The UK has beaten CO2 emissions targets, with the average new car in 2014 posting CO2 emissions 4.2% below this year’s EU-wide target of 130g/km, according to a Society of Motor Manufacturers and Traders (SMMT) report.
The annual SMMT New Car CO2 Report 2015 reveals that carbon tailpipe emissions have fallen for the 17th consecutive year to an all-time low. In 2014, new cars averaged 124.6g/km, beating last year’s record average by 2.9% and 2007 levels by almost a quarter (24%).
The report says the shift to more efficient diesel and petrol engines has been critical to this success, while significant growth of the alternatively fuelled vehicles (AFV) market has also contributed.

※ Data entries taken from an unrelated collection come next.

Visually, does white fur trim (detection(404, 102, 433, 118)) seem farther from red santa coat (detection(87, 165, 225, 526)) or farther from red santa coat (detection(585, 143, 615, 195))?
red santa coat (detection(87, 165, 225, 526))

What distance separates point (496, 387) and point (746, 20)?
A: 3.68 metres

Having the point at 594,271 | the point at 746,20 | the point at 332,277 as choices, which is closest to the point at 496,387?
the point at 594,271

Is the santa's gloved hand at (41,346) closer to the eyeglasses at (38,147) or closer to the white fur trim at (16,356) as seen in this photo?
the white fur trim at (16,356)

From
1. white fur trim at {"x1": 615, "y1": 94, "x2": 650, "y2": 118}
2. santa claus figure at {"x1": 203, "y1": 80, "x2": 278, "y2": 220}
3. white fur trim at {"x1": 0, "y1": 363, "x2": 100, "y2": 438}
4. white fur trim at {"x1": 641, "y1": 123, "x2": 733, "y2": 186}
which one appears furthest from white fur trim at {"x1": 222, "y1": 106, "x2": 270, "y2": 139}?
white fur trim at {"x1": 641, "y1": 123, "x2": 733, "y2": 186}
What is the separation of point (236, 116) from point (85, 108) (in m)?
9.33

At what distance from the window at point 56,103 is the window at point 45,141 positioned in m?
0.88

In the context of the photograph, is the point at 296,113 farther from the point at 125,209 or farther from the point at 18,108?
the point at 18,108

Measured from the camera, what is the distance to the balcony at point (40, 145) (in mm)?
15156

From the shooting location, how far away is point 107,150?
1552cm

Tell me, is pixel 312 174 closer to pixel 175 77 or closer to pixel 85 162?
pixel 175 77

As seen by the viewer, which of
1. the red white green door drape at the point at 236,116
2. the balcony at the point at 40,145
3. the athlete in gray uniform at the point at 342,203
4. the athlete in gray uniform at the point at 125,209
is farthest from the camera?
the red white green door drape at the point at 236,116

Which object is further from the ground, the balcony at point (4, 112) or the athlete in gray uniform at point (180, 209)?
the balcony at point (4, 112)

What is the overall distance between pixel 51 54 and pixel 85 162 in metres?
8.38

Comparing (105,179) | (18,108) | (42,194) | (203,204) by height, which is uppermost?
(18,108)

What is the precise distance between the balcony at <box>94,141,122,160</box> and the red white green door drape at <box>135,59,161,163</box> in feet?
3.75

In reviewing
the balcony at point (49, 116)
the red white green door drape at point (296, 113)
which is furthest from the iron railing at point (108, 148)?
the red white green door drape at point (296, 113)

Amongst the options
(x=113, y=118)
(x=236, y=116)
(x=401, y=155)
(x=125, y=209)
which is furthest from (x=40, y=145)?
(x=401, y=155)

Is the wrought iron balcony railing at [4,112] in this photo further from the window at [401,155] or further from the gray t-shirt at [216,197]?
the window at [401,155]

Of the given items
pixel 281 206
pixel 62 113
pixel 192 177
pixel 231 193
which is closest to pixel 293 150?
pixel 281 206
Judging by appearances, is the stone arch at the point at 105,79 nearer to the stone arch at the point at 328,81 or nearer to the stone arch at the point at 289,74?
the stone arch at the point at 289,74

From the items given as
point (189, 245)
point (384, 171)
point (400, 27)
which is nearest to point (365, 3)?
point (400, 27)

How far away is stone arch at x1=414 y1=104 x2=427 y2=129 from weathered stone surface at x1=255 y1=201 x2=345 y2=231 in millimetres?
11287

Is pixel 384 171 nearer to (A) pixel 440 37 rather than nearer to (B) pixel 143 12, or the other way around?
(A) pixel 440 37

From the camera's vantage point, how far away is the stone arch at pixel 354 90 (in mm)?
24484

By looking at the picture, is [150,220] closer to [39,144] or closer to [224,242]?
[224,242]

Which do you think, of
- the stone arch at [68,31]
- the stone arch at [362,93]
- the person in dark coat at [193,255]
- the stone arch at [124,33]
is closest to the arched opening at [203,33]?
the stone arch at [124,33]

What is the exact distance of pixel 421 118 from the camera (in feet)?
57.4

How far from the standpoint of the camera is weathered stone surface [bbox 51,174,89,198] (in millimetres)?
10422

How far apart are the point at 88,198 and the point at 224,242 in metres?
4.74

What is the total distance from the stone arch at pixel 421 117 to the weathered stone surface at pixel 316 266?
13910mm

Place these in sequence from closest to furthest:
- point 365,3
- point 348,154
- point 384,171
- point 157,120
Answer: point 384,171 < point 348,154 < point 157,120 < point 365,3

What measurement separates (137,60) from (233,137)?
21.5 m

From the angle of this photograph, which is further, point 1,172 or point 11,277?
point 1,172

Sales of plug-in vehicles increased fourfold to 14,498 in 2014 and, for the first time, the UK was ahead in Europe, registering more new plug-ins than any other country. By the end of the year, there were 52,000 AFVs, including hybrids, plug-ins and range extenders, on the road – a 58.1% increase on 2013.
The New Car CO2 Report shows that in 2014, more than two thirds of new cars (68.6%) met or fell under the 130g/km EU threshold, compared with just 0.9% in 2000, with buyers of these cars benefiting from a £0 first year Vehicle Excise Duty (VED) rate.
SMMT chief executive Mike Hawes said: “The UK automotive sector has made enormous strides in cutting emissions across the board and should be proud of its achievements. However, there is a long way to go, and meeting ambitious targets in 2020 will require ongoing support and investment.
“Striking the delicate balance between influencing buying behaviour, encouraging investment and maintaining critical tax income will be a big challenge. SMMT is committed to working with the next government to make the changes now that will help the industry meet the even greater cuts in CO2 demanded in the future.”